Convert only the items below, from the line containing "At what distance does" through the line containing "Answer: 2812", into a two-column CSV with the columns text and answer. Each item gets one row, and each value goes in a quoted field with its line breaks replaced by spaces.

+ + + + + + +

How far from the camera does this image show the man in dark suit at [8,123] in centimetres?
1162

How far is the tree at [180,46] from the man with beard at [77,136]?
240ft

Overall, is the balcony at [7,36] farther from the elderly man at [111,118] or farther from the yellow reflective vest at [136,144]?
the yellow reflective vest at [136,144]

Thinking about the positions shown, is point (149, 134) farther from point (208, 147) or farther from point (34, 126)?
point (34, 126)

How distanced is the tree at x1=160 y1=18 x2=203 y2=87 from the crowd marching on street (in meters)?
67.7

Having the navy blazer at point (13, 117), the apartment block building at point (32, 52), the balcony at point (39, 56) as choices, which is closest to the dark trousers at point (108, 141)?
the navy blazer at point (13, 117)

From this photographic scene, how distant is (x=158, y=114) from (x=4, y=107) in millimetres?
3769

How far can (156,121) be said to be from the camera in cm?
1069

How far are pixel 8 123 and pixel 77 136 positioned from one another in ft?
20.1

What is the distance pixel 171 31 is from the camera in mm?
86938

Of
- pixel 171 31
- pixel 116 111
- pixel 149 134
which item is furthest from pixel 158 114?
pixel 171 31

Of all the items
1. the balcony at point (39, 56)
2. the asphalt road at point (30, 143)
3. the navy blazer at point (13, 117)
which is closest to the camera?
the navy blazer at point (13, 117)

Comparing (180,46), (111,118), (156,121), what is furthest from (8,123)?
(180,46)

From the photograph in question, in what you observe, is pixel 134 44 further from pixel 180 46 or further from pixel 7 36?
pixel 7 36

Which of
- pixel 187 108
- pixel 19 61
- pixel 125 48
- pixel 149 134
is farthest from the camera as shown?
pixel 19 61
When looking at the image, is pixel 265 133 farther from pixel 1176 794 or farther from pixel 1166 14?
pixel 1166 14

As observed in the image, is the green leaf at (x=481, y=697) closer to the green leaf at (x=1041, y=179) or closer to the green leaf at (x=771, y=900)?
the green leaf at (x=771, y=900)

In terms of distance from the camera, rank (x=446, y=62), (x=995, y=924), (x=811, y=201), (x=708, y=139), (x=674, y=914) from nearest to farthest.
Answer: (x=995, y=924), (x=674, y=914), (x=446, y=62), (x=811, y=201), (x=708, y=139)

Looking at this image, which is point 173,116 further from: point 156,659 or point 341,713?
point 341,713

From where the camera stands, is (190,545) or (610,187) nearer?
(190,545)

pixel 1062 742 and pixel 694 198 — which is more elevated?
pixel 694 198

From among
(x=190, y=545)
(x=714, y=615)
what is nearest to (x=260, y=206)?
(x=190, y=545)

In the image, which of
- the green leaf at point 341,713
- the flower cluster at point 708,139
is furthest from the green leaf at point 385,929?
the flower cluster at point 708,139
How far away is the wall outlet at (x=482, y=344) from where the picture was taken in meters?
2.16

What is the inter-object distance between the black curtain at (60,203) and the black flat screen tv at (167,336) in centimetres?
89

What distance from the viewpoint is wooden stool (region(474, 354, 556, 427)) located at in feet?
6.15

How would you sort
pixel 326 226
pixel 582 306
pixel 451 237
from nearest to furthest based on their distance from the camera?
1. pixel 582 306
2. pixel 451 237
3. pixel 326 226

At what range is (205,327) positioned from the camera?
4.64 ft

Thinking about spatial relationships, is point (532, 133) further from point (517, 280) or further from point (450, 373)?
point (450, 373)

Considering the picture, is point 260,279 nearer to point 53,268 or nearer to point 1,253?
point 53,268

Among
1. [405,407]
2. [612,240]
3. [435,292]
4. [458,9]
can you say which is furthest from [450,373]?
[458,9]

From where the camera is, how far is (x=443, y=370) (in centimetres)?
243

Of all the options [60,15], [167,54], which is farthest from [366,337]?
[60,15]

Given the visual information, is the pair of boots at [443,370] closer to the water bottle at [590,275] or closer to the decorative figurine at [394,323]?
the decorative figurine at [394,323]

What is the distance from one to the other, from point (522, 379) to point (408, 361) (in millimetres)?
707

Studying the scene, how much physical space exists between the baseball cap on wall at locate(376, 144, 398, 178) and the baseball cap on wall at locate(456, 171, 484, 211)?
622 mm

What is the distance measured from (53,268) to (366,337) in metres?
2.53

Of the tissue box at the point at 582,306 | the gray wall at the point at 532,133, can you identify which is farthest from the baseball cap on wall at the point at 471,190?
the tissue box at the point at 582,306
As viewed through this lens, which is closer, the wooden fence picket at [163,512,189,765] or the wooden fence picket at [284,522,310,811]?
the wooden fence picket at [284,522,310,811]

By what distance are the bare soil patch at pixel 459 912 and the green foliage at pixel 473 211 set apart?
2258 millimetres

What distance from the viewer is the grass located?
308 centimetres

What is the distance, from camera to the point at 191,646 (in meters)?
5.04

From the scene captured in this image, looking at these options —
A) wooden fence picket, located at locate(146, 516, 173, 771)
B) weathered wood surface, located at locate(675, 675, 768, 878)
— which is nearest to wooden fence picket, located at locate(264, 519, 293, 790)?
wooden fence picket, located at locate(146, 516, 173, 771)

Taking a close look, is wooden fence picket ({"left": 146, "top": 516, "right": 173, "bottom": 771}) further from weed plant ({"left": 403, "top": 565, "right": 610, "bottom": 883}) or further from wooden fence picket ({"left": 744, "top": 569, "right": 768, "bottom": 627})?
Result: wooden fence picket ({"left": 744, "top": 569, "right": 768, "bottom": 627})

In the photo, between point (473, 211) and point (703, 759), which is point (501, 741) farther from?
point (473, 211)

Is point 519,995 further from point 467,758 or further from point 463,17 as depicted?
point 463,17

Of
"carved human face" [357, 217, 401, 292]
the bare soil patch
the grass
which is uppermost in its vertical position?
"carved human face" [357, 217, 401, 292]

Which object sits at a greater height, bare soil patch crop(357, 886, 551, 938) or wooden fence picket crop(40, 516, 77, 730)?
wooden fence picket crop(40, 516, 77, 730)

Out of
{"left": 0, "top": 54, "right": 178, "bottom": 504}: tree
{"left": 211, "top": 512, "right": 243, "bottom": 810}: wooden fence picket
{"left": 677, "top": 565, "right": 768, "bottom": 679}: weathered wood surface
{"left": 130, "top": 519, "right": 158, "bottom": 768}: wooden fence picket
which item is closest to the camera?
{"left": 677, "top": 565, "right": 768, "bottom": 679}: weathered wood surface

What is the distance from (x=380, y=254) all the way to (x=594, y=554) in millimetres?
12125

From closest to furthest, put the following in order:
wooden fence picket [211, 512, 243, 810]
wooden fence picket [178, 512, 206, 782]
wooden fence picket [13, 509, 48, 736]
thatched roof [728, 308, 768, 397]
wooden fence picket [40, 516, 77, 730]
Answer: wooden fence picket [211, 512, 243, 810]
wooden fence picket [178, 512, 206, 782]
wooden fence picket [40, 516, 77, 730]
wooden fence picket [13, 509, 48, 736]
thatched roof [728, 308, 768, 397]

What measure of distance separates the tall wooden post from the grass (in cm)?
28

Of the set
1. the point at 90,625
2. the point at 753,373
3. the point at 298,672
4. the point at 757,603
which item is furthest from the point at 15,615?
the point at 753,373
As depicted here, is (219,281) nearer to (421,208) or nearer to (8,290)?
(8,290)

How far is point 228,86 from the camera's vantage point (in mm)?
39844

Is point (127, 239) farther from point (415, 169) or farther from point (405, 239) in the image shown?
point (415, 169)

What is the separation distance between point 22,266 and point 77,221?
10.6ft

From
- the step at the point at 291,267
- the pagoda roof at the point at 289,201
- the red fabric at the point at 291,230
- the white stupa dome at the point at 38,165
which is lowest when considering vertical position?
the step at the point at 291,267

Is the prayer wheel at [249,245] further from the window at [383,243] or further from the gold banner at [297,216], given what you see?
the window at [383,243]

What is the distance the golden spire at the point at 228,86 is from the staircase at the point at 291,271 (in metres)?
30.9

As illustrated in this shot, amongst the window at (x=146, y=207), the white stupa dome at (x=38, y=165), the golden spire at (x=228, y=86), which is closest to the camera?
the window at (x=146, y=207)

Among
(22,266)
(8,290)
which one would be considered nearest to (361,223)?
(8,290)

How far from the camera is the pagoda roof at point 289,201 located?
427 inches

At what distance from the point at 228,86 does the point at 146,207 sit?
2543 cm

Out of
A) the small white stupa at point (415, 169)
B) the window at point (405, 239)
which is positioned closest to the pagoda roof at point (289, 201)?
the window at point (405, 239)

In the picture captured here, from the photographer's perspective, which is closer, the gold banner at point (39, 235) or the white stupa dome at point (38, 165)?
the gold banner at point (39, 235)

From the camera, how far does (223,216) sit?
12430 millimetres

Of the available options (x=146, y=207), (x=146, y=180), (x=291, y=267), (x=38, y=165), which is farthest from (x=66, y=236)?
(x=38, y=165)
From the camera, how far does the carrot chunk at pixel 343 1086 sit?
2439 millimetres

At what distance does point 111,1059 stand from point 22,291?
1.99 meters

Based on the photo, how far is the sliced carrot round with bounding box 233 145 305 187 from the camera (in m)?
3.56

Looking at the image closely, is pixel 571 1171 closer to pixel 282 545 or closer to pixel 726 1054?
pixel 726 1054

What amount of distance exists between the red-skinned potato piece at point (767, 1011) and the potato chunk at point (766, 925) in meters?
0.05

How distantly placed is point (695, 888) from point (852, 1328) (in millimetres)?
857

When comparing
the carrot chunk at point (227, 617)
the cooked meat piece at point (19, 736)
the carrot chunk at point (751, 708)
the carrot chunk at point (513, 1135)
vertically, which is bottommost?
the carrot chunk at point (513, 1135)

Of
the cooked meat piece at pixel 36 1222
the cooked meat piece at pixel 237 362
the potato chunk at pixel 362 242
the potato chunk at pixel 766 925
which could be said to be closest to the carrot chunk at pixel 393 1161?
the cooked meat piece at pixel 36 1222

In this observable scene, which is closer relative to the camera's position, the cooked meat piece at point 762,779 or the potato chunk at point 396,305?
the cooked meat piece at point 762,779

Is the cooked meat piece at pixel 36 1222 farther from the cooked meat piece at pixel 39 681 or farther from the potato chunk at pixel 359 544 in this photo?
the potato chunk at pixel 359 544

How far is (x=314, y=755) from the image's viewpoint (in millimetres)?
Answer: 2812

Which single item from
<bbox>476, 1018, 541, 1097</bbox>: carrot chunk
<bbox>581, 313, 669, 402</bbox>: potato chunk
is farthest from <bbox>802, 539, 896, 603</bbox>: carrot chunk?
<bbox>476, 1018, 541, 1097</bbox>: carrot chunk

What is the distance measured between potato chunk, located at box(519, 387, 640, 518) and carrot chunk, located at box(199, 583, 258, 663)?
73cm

+ + + + + + +

▶ _OUTPUT_:
text,answer
"At what distance does point 111,1059 stand from point 22,291?","1.99 meters"
"Based on the photo, how far is the sliced carrot round with bounding box 233 145 305 187 from the camera (in m)?","3.56"
"Looking at the image closely, is pixel 571 1171 closer to pixel 282 545 or closer to pixel 726 1054?","pixel 726 1054"
"What amount of distance exists between the red-skinned potato piece at point (767, 1011) and the potato chunk at point (766, 925) in meters?","0.05"
"How distantly placed is point (695, 888) from point (852, 1328) (in millimetres)?","857"
"When comparing the carrot chunk at point (227, 617) the cooked meat piece at point (19, 736) the carrot chunk at point (751, 708) the carrot chunk at point (513, 1135) vertically, which is bottommost?","the carrot chunk at point (513, 1135)"
"Of the cooked meat piece at pixel 36 1222 the cooked meat piece at pixel 237 362 the potato chunk at pixel 362 242 the potato chunk at pixel 766 925 which could be said to be closest to the carrot chunk at pixel 393 1161?","the cooked meat piece at pixel 36 1222"
"In this observable scene, which is closer relative to the camera's position, the cooked meat piece at point 762,779 or the potato chunk at point 396,305?","the cooked meat piece at point 762,779"
"Is the cooked meat piece at pixel 36 1222 farther from the cooked meat piece at pixel 39 681 or farther from the potato chunk at pixel 359 544 in this photo?","the potato chunk at pixel 359 544"
"How far is (x=314, y=755) from the image's viewpoint (in millimetres)?","Answer: 2812"